Clinical response was defined as a decrease of 2 points at Harvey Bradshaw Index (HBI) compared to baseline, while clinical remission was consider for HBI <4.


Bacteria amplicons were detected in all samples. Six weeks after anti-TNF-a therapy, Bacteroidetes decreased in 2 patients (one of the 2 in clinical remission) and remained stable in 4 patients. Roseburia spp increased in one patient (not in clinical remission), Ruminococcus spp decreased in 2 patients (in one not responder to treatment). F. Prausnitzii increased in 3 patients (one in clinical remission). Finally, Enterobacteriaceae increased in 3 patients (one not responder to therapy). Chao index increased in 5 patients of six after 6 week. Patients non-responder to anti-TNF by 12 weeks did not show increase in Bacteroidetes at 6 weeks.

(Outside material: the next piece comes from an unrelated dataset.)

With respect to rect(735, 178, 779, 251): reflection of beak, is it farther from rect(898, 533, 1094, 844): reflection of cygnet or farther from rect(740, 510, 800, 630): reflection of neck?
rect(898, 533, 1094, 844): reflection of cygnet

Anti TNF-a treatment is associated to active modulation of intestinal microbiota while inducing clinical response. Reduction of enterobacteriacee and ruminococcus were associated to clinical response to antiTNF-a, together with increase in bacteroidetes and F. Prausnitzii. Further studies are required considering a major number of patients.